A block of data:
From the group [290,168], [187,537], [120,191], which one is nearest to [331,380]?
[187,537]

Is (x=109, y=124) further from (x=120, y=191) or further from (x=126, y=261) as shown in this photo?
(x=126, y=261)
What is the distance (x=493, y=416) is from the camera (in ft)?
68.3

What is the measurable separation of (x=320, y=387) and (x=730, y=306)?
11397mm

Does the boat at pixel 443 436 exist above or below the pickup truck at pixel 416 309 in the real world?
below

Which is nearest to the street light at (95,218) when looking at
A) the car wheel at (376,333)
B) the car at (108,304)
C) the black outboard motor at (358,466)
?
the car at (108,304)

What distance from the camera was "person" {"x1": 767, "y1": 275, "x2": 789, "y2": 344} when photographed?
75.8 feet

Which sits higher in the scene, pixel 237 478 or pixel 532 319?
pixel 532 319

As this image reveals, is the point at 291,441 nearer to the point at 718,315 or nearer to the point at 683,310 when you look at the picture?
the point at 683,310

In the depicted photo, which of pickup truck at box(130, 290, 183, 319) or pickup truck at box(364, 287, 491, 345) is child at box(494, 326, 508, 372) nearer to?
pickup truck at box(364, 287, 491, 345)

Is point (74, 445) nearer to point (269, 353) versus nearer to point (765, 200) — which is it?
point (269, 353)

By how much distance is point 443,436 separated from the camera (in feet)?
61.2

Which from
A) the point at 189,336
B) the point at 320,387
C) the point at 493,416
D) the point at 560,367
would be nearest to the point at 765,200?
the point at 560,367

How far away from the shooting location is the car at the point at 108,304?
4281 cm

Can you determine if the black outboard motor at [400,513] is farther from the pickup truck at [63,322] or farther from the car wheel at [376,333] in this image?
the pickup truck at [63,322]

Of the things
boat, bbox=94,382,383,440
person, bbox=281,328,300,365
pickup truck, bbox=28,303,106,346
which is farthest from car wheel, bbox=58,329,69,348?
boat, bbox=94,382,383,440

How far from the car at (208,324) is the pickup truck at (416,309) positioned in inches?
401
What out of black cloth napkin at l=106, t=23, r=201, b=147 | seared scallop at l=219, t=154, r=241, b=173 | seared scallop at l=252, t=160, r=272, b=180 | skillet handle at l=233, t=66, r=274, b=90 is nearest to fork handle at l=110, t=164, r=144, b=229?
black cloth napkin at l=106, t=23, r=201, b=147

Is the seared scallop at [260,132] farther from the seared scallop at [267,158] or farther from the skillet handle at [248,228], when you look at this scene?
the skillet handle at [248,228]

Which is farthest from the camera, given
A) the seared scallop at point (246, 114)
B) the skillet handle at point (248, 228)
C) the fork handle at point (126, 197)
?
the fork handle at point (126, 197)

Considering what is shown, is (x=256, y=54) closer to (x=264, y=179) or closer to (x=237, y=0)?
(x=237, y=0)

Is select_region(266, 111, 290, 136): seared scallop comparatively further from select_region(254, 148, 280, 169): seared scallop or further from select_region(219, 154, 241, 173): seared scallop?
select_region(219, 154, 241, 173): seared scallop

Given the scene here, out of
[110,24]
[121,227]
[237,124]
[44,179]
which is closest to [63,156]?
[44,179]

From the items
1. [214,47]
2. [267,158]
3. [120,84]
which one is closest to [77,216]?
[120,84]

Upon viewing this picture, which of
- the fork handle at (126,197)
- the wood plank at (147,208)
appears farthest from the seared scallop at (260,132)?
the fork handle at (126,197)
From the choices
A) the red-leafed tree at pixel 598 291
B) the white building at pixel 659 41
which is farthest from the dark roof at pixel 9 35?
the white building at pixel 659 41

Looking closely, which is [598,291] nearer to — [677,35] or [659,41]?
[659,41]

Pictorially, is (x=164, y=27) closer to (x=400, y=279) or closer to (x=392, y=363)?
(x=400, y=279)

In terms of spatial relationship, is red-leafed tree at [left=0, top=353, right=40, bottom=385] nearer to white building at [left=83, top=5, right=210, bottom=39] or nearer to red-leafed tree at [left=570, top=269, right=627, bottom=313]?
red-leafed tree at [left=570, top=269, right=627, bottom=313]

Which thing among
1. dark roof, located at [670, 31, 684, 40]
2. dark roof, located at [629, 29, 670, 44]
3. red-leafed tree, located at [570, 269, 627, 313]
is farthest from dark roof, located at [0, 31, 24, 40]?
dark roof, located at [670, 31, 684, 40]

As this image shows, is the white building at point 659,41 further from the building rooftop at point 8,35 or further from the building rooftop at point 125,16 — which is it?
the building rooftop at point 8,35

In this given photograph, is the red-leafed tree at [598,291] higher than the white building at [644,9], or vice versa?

[Problem to work on]:
Write every line of the material above again, exactly.

[Final result]:
From the group [290,168], [187,537], [120,191], which one is nearest to [331,380]?
[187,537]

Is (x=109, y=124) further from (x=120, y=191) or further from (x=126, y=261) as shown in this photo?
(x=126, y=261)
What is the distance (x=493, y=416) is from the camera (in ft)?
68.3

What is the measurable separation of (x=320, y=387) and (x=730, y=306)?
11397mm

Does the boat at pixel 443 436 exist above or below the pickup truck at pixel 416 309 in the real world?
below

Which is nearest to the street light at (95,218) when looking at
A) the car wheel at (376,333)
B) the car at (108,304)
C) the black outboard motor at (358,466)
?
the car at (108,304)

What distance from the camera was "person" {"x1": 767, "y1": 275, "x2": 789, "y2": 344} when photographed?
75.8 feet

Which sits higher in the scene, pixel 237 478 or pixel 532 319?
pixel 532 319

As this image reveals, is the point at 291,441 nearer to the point at 718,315 or nearer to the point at 683,310 when you look at the picture?
the point at 683,310

In the depicted photo, which of pickup truck at box(130, 290, 183, 319) or pickup truck at box(364, 287, 491, 345) is child at box(494, 326, 508, 372) nearer to?
pickup truck at box(364, 287, 491, 345)

Is point (74, 445) nearer to point (269, 353) versus nearer to point (765, 200) — which is it?
point (269, 353)

By how much distance is point 443,436 separated from the camera (in feet)?
61.2

Which from
A) the point at 189,336
B) the point at 320,387
C) the point at 493,416
D) the point at 560,367
would be nearest to the point at 765,200?
the point at 560,367

How far away from the shooting location is the car at the point at 108,304?
4281 cm

Can you determine if the black outboard motor at [400,513] is farther from the pickup truck at [63,322] or farther from the car wheel at [376,333] in this image?
the pickup truck at [63,322]

Of the things
boat, bbox=94,382,383,440
person, bbox=281,328,300,365
pickup truck, bbox=28,303,106,346
which is farthest from car wheel, bbox=58,329,69,348?
boat, bbox=94,382,383,440

How far from the car at (208,324) is the pickup truck at (416,309) positioned in inches?
401
What out of black cloth napkin at l=106, t=23, r=201, b=147 | seared scallop at l=219, t=154, r=241, b=173 | seared scallop at l=252, t=160, r=272, b=180 | skillet handle at l=233, t=66, r=274, b=90 is nearest to fork handle at l=110, t=164, r=144, b=229?
black cloth napkin at l=106, t=23, r=201, b=147

Is the seared scallop at [260,132] farther from the seared scallop at [267,158] or farther from the skillet handle at [248,228], when you look at this scene?
the skillet handle at [248,228]

Which is farthest from the camera, given
A) the seared scallop at point (246, 114)
B) the skillet handle at point (248, 228)
C) the fork handle at point (126, 197)
?
the fork handle at point (126, 197)

Considering what is shown, is (x=256, y=54) closer to (x=264, y=179) or closer to (x=237, y=0)?
(x=237, y=0)

Is select_region(266, 111, 290, 136): seared scallop comparatively further from select_region(254, 148, 280, 169): seared scallop or further from select_region(219, 154, 241, 173): seared scallop?
select_region(219, 154, 241, 173): seared scallop

Given the scene here, out of
[110,24]
[121,227]
[237,124]
[44,179]
which is closest to [63,156]?
[44,179]

From the items
1. [214,47]
2. [267,158]
3. [120,84]
which one is closest to [77,216]?
[120,84]

Upon viewing this picture, which of
- the fork handle at (126,197)
- the wood plank at (147,208)
appears farthest from the seared scallop at (260,132)?
the fork handle at (126,197)
From the choices
A) the red-leafed tree at pixel 598 291
B) the white building at pixel 659 41
which is farthest from the dark roof at pixel 9 35?
the white building at pixel 659 41

Looking closely, which is [598,291] nearer to — [677,35] or [659,41]?
[659,41]

Pictorially, is (x=164, y=27) closer to (x=400, y=279) or closer to (x=392, y=363)?
(x=400, y=279)

In terms of spatial relationship, is red-leafed tree at [left=0, top=353, right=40, bottom=385] nearer to white building at [left=83, top=5, right=210, bottom=39] or nearer to red-leafed tree at [left=570, top=269, right=627, bottom=313]?
red-leafed tree at [left=570, top=269, right=627, bottom=313]

Which thing among
1. dark roof, located at [670, 31, 684, 40]
2. dark roof, located at [629, 29, 670, 44]
3. red-leafed tree, located at [570, 269, 627, 313]
is farthest from dark roof, located at [0, 31, 24, 40]?
dark roof, located at [670, 31, 684, 40]

As this image shows, is the white building at point 659,41 further from the building rooftop at point 8,35 or further from the building rooftop at point 125,16 — which is it?
the building rooftop at point 8,35

In this given photograph, is the red-leafed tree at [598,291] higher than the white building at [644,9], or vice versa?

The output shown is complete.